Burning Through Claude Fable5 for 10 Days, a Kid on a Bike, and Me on Unrealized Losses

Burning Through Claude Fable5 for 10 Days, a Kid on a Bike, and Me on Unrealized Losses [Goal Progress 6/6-6/12]
This is one of those "let me check whether I'm actually doing the things I said I'd do" posts. Same as always, I'll look back on health, work, money, and a few odds and ends.
Health
Still can't make it to the gym
My injury still hasn't healed. So I still can't go to the gym. And I still haven't been to the hospital either. I know. I know I should go. And yet I keep putting it off.
The one thing I'm actually moving for is the morning routine with my son. He's completely hooked on the bike we bought recently, and tagging along with him means I end up walking or running alongside him. While he's happily pedaling away, I'm quietly getting a bit of exercise. Maybe that's just the right intensity for an injured guy.
Sleep is short, but daytime is surprisingly fine
Food is fine. Sleep, though, has been on the short side because I've been staying up late. That said, it's not like I'm zoning out during the day — I can rest in moderation and still get work done. Nothing's collapsing. Not exactly a lifestyle to brag about, though.
Work
Burning through Claude Fable5 in 10 days
This week's clear highlight is the launch of Claude's new model, "Fable5."
The window where I can use it freely, as much as I want, runs until June 22. Only about 10 days left. So at the company too, the mood is "let's use this hard while we can." Since the chance is right here, I've been building a POC for a new service I'd wanted to make for ages, and pouring energy into polishing up our internal tools. Full-on burn-it-all mode.
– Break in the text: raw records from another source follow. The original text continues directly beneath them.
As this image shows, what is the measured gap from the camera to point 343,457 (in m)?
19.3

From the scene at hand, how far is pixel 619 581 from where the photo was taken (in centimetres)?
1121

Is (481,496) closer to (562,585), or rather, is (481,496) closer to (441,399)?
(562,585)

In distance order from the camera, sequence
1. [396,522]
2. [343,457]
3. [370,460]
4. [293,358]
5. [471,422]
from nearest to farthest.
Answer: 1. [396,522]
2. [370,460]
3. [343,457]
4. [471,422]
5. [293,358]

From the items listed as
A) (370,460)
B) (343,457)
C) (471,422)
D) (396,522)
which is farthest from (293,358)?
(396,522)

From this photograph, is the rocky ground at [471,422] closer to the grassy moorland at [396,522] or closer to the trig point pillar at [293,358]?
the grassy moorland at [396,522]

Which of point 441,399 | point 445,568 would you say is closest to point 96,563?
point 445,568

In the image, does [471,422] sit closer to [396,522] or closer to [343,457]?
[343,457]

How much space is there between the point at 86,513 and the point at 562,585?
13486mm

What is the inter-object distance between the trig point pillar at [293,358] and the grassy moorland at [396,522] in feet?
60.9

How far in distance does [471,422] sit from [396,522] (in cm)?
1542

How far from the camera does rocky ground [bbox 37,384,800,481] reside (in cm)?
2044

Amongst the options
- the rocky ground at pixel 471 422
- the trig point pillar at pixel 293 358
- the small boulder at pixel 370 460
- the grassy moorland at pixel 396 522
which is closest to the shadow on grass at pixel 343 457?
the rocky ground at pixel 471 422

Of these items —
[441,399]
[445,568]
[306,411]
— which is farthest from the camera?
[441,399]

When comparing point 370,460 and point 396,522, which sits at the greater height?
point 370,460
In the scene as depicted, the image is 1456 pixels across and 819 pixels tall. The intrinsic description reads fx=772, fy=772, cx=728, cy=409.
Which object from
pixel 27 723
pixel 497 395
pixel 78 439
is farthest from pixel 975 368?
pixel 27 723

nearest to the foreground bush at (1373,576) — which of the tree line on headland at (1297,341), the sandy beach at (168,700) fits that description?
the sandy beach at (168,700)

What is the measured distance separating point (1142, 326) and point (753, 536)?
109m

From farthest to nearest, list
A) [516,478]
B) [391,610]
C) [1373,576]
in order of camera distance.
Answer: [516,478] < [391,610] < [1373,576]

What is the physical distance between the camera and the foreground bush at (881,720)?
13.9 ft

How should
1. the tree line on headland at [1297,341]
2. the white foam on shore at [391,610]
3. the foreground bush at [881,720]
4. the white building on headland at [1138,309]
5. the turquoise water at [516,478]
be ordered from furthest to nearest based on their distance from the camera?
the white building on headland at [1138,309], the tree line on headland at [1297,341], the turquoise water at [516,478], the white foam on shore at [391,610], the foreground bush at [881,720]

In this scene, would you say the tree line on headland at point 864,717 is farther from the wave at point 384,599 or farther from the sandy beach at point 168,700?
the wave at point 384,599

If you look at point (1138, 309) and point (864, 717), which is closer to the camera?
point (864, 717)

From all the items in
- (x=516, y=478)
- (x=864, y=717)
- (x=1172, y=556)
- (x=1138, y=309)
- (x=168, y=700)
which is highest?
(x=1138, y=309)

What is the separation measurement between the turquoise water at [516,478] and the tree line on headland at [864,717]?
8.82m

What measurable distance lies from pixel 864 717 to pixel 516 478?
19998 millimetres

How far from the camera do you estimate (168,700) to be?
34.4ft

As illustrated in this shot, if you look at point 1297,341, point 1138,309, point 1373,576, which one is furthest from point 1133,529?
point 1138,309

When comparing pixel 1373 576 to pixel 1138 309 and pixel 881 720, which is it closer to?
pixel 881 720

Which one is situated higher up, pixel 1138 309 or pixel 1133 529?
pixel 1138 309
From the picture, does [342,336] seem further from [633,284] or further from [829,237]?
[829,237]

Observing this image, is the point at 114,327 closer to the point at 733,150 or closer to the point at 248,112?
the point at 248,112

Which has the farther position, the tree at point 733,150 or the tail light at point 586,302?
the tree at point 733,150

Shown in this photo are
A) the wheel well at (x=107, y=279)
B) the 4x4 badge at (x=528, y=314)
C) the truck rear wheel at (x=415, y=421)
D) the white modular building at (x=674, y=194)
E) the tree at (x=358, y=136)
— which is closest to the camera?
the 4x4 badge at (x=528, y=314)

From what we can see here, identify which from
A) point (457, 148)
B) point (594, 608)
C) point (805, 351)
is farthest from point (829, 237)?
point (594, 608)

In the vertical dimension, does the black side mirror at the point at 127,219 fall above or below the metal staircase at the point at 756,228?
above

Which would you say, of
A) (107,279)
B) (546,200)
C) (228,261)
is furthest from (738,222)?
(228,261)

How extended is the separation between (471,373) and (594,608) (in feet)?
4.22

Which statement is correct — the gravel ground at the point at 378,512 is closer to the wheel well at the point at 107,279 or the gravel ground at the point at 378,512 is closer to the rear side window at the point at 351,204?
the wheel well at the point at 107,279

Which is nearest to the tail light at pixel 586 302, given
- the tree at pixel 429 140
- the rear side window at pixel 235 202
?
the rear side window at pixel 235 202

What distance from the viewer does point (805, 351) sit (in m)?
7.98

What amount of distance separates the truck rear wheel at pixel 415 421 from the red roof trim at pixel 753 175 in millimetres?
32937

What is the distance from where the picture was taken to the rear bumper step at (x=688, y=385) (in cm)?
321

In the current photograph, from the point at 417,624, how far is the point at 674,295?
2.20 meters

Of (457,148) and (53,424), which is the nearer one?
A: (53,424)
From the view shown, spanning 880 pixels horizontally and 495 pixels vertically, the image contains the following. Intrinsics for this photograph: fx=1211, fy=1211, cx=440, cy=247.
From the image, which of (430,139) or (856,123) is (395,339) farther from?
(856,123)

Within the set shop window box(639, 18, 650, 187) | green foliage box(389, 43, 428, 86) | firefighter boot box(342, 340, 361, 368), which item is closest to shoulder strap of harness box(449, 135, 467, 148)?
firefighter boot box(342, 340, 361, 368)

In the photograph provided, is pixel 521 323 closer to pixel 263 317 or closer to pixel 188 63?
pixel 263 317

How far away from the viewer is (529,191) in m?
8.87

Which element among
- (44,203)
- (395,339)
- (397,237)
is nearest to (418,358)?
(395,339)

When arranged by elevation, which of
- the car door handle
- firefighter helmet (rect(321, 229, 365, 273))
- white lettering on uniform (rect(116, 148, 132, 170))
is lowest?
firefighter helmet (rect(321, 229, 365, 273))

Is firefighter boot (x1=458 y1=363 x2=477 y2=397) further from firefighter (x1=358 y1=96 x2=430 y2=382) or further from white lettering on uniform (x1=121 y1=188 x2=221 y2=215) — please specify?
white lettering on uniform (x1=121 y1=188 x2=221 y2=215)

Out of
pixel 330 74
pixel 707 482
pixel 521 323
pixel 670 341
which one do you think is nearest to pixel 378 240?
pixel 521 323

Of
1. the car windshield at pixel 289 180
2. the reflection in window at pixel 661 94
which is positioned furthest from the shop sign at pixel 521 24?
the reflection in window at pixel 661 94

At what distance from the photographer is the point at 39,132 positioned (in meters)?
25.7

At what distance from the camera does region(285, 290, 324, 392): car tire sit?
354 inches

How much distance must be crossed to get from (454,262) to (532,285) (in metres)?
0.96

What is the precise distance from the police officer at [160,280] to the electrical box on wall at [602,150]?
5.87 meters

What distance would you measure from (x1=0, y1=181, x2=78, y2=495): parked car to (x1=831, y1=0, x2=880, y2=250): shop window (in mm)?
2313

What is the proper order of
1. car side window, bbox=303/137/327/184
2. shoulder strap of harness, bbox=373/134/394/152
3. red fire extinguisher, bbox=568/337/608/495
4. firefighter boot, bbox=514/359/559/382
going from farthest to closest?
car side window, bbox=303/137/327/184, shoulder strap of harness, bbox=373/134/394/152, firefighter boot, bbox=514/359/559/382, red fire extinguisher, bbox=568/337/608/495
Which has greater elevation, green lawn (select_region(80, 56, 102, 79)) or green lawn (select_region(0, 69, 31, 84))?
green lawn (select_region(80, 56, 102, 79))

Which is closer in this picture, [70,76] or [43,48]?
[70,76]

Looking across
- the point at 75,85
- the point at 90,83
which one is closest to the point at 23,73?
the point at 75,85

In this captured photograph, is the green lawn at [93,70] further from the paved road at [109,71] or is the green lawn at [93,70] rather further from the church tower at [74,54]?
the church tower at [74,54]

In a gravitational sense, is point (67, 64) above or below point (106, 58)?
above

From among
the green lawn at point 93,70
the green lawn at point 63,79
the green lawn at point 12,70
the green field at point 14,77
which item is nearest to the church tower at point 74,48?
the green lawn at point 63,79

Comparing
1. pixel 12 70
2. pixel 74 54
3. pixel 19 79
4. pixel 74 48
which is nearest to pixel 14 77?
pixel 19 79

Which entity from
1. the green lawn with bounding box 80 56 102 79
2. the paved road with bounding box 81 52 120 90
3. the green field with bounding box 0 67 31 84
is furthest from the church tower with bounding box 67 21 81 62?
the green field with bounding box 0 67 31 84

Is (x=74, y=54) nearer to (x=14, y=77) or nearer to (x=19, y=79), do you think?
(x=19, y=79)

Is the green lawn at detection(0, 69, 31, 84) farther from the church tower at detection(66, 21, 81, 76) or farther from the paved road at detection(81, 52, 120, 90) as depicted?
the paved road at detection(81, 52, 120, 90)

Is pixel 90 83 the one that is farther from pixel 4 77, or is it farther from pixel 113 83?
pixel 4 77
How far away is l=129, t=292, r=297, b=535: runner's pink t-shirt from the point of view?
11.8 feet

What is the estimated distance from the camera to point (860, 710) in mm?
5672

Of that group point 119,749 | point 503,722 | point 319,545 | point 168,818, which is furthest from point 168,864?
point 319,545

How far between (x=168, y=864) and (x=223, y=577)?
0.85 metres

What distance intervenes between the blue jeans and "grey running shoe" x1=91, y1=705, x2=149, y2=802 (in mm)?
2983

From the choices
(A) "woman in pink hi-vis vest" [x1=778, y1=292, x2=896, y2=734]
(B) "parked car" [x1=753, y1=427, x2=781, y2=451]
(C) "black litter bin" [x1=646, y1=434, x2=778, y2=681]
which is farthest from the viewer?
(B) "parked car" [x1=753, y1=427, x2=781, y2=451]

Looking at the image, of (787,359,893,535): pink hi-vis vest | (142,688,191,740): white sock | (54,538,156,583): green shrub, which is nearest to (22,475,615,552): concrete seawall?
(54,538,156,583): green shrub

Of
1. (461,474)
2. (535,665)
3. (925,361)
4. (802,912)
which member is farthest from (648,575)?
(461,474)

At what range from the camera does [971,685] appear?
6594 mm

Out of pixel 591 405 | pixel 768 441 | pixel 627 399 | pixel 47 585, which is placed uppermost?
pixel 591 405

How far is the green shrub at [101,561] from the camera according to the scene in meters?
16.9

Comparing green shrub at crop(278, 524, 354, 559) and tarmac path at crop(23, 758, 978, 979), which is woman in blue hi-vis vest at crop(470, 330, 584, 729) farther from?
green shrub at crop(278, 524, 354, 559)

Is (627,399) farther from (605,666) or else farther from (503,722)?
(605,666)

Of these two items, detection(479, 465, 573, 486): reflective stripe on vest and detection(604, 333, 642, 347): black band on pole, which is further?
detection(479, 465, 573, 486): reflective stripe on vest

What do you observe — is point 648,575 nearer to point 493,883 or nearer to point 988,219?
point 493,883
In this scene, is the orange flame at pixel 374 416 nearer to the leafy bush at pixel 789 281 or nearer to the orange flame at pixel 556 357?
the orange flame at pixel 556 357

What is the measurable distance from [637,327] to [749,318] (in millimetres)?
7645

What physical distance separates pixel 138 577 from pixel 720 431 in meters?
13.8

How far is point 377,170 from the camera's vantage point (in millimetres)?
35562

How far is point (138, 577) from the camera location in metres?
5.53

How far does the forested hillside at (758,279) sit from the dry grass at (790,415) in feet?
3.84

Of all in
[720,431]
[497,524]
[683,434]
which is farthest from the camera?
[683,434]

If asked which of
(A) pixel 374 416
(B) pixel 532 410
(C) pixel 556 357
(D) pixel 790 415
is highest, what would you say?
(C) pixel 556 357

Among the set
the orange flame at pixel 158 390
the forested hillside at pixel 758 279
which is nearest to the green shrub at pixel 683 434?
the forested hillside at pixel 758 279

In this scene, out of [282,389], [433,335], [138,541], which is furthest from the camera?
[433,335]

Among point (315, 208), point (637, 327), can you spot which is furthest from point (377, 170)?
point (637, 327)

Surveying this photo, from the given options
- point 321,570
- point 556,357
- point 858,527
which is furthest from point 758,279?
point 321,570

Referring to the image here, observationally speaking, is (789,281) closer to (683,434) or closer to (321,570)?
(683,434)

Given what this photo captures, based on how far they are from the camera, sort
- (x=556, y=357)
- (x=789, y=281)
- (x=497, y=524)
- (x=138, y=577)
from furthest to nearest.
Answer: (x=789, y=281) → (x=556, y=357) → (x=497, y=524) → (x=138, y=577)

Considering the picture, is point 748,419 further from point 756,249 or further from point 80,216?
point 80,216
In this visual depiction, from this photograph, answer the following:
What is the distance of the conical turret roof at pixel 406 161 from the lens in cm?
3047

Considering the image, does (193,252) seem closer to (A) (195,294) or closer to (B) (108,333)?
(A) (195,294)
On the other hand, using Claude on GitHub Actions — which used to fall within our subscription — is probably shifting to extra charges. So I spent time calculating what it would cost at our current usage, and reorganizing workflows. Quietly time-consuming stuff.
The "luxury problem" born from AI being too good
Honestly, this is a luxury problem, but still.
AI implementation keeps getting faster, the accuracy keeps going up, and I can actually trust it now. I'm grateful. Grateful — but the sense of "having everything perfectly in my head" that I had back when I wrote everything from scratch is slowly fading. A vague unease lingers. Well, I guess I just have to get used to it.
The final flow of reading the code and guaranteeing it works is still done by a human, so as long as the behavior is fine, the quality is OK. I've also automated a good chunk of the performance and security reviews. So what a human looks at now is the parts that skills and rules can't cover, and the parts you can only evaluate because you have domain knowledge. The review work has shifted toward that.
What I actually have to do keeps shrinking. But it's become work that requires more specialization. And even that specialization will get absorbed someday, I think. That's exactly why every single engineer still fighting in the trenches has to think hard about their own value and act on it. That's the kind of conversation I've been having with the team.
Money
US stocks dropped, now sitting on unrealized losses
On the asset-building front, things were smooth up until last month. I bought more stocks this week too, but US stocks have been falling pretty much across the board, so the portfolio is now in the red — unrealized losses, with the P&L slightly negative.
Still, it's a company I have high hopes for, so I'll watch it a bit longer. I think it'll grow quite a lot, so I plan to hold for a while.
My paid side project is growing nicely
The paid personal-dev project I've been working on since March has gotten pretty interesting. It's slowly starting to bear fruit.
What I personally like is that it hasn't turned into a "build it quick and abandon it" thing. I've been able to keep improving it day by day. As a personal project, I think it's in a really good shape. I'll keep at it all year, and if the results come out nicely, I'm thinking of publishing it as a paid article around next year.
Other
English study: 162-day Duolingo streak
As for actual prep for moving abroad — honestly, nothing in particular this week. But I have kept my English study going on Duolingo: a 162-day streak.
Duolingo keeps getting updated lately — there are AI calls that switch between Japanese and English, and gamification that adds little bits of movement within the app. It's built in a way that's genuinely fun to keep up with, which I think is lovely. Touching English every day, I really feel that, compared to someone who does nothing, I'm getting at least a little of that "English shower." I'm looking forward to my next overseas trip.
My kid's growth got to me
The most memorable thing this week was when we went out as a family. My son has grown so much — "oh, he can do this now," "oh, he can eat this too" — I got to see so many new sides of him. It made me really happy. Parenting has its hard parts, but moments like these are genuinely happy ones.
Closing
Next week, I'll keep burning through Fable5. I'm subscribed to Claude personally too, so right now it's genuinely fun being able to aggressively take on the things I'd wanted to do myself and the things I'd wanted to do at the company. Only about 10 days left, but I want to go all in on this.